Hundreds of people gathered in Rico on Wednesday for the traditional July Fourth parade, and to eat Navajo tacos and listen to the Four Corners Community Band.
Rico residents and visitors honored Parade Marshall Allene Winkfield Pera, 103, who grew up in Rico in the 1920s and whose grandfather was the town mayor in 1871.
“It’s nice to be back.

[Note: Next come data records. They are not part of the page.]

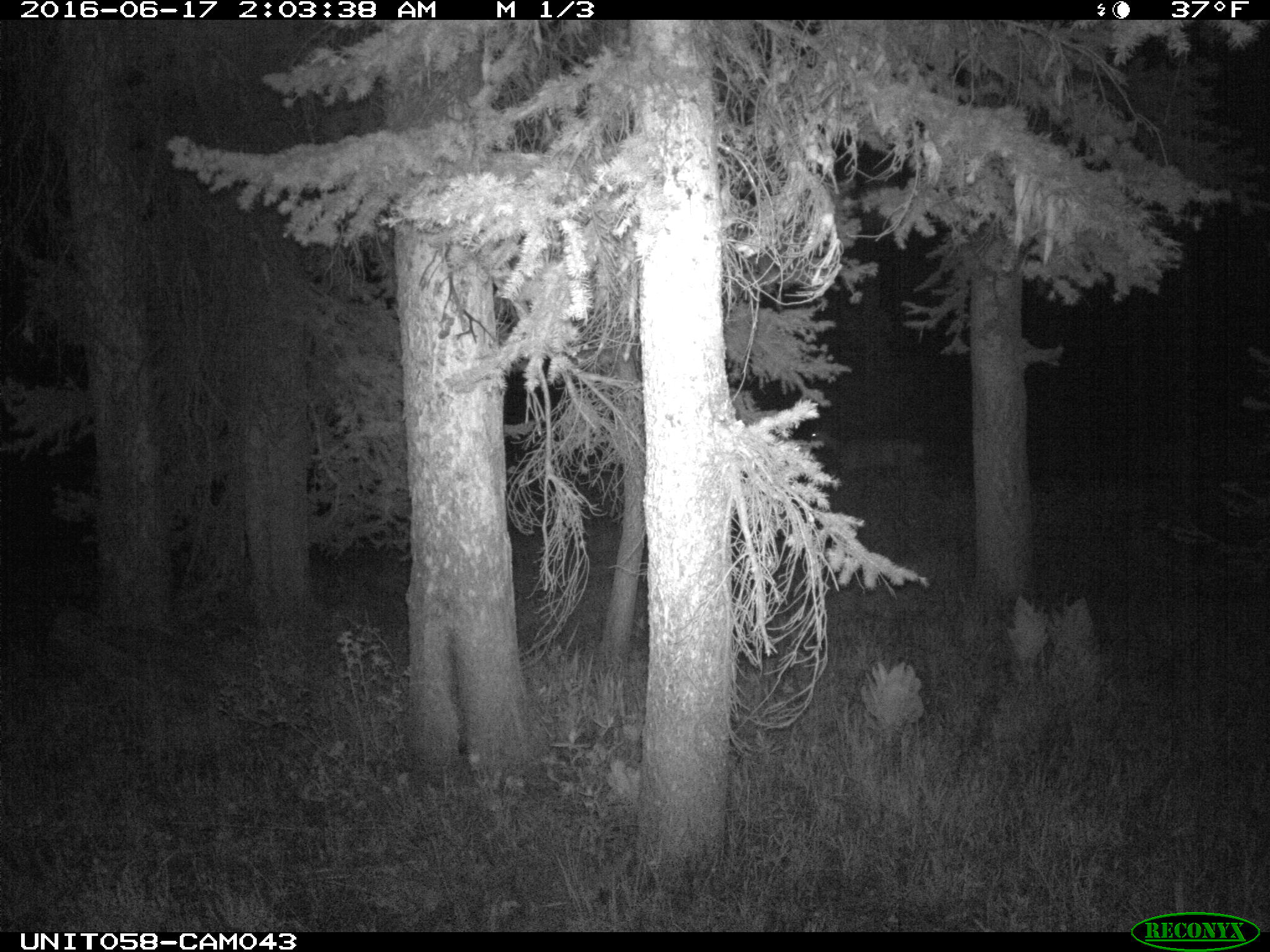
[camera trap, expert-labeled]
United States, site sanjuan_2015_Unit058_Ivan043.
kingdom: Animalia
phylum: Chordata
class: Mammalia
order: Artiodactyla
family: Cervidae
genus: Odocoileus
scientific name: Odocoileus hemionus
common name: mule deer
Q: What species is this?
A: Odocoileus hemionus (mule deer).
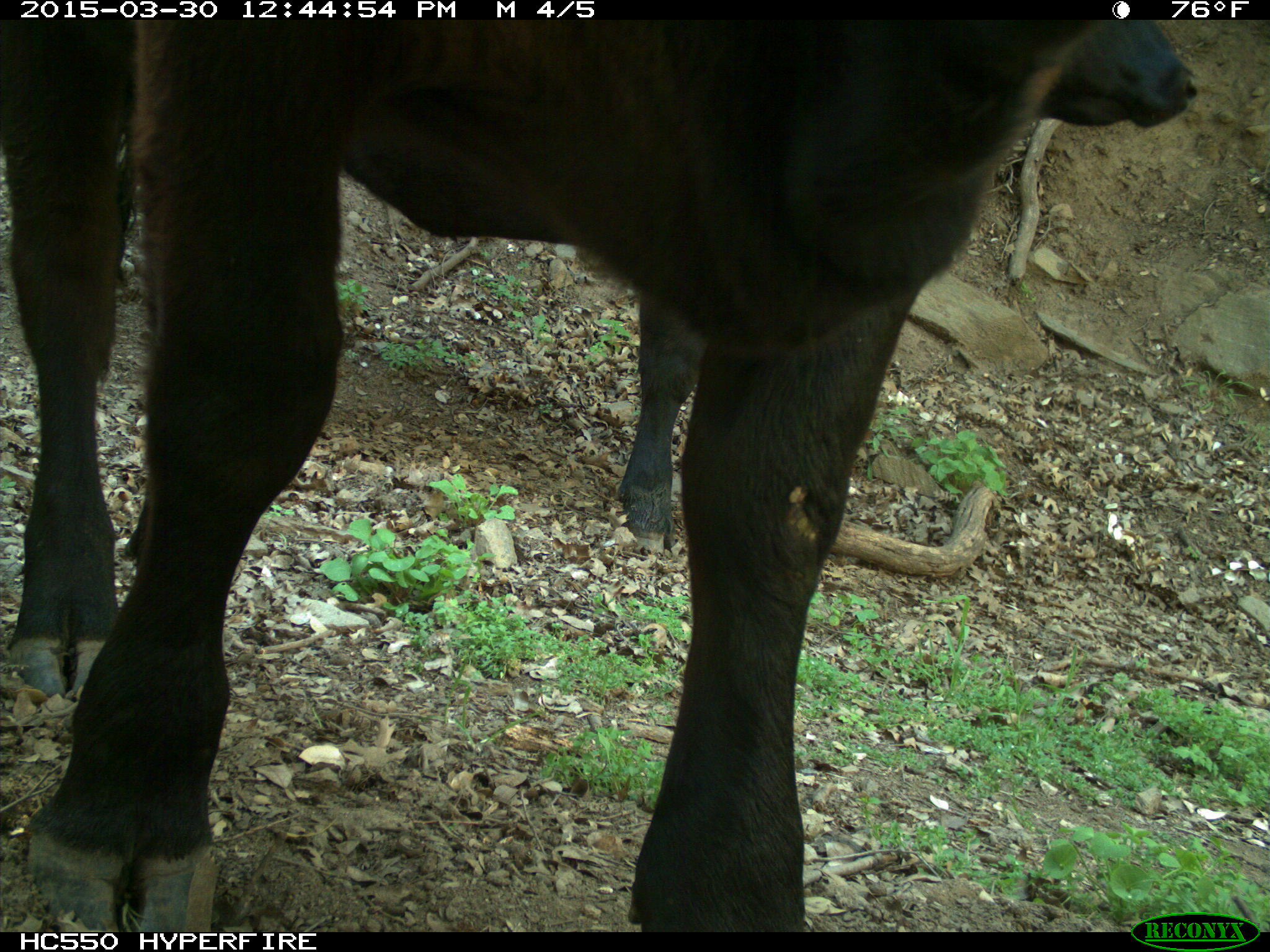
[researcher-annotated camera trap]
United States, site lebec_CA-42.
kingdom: Animalia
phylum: Chordata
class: Mammalia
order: Artiodactyla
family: Bovidae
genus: Bos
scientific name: Bos taurus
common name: domestic cow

I climbed these mountains, swam in the river, played baseball here,” said Pera, who now lives in Durango. “Rico is close to my heart.”
Sharp and mobile, Pera enjoyed the attention and shared stories, pointing to a sign about her on the Marshall convertible and asking, “Why do they have to put my age on there!”
Twenty-two family members accompanied her for the event, including grandchildren and great-grandchildren.
“Our family is part of a long history here, and we’re so proud she is leading the parade,” said her daughter Donna Burr.
Kids swarmed Glasgow Avenue for candy thrown from Rico fire department trucks, and later sold snow cones on street stands. The Rico Ramblers picked bluegrass tunes from a truck, and a group of energetic, costumed teenagers in a Mystery Machine played out slapstick Scooby-Doo scenarios to the cheers of the crowd.
“It’s nice to see so much activity,” said Town Manager Kari Distefano. “The Fourth of July is a real economic boost for our businesses.”
People came from Arizona, California, Cortez, Dolores, Mancos and Towaoc to escape the heat and get in the Independence Day mood.
“We went for a drive, saw all the fun and stopped to enjoy it and look at the shops,” said Lori Wells, of Towaoc. “It is so beautiful up here.”
“We’ve been coming here for the Fourth of July the last 40 years,” said Chris Quintana, of Dolores, who sat on the shady side of the street to watch the parade with his wife, Mattie. “I worked as a laborer for the railroad when it came through here. The parade is always interesting.”
Local art was sold at the elementary school, and at a pop-up art show featuring 21 Rico artists, including 10 youths.
“Small town, big talent,” said ceramic artist Laurie Adams. “I’ve made quite a few sales. The show has a lot of variety. Look at the crowd in here!”
Artists filled the elementary school, and at a pop-up show on Glasgow Street.
Metal sculptor Mike Lesen showed off “Many Eyes,” a Kachina-inspired sculpture made from salvaged radiator from the old courthouse and a flywheel from a 1937 Buick from Dove Creek.
“I’ve had a lot of interest, and artists love that. We’re quite the art town,” he says.
The Rico Fire Station filled up with people socializing and enjoying cheeseburgers, Navajo tacos and beverages. Outside, the Four Corners Community band provided patriotic music.
Relatives of Winkfield Pera, who was born in Nucla in 1915, shared some of her fondest memories of Rico. The mining industry was bustling in the 1920s, and there was an aerial tram running down the middle of Mantz Street.
The train going through Rico was loaded with hobos and men looking for work during the Great Depression in the 1930s. Pera said she remembers taking the Galloping Goose to go to dances in Stoner and Dolores. Movie houses in Rico showed silent movies then, and a local woman usually played piano during various scenes. She played fast during the exciting scenes and slow for the sad scenes.
There was always lots of snow in the winter, and the house was often cold when the family could not afford to buy coal.
After the reminiscing, revelers wandered down the street to the Enterprise Bar and Grill to listen to music and compete in the wood-splitting contest, while others played a giant game of Jenga.
Because of the fire danger, the fireworks show was canceled this year in Rico and replaced with a light parade put on by kids in the evening.
Clouds billowed up above the peaks, hiding the smoke from the nearby Burro and 416 fires.
“We thought there might be smoke, but it is a clear, beautiful day,” said Bruce Harrison, of Mancos, who relaxed on the lawn with his dogs. “Rico always really gets into the July Fourth celebration and does it up right year to year.”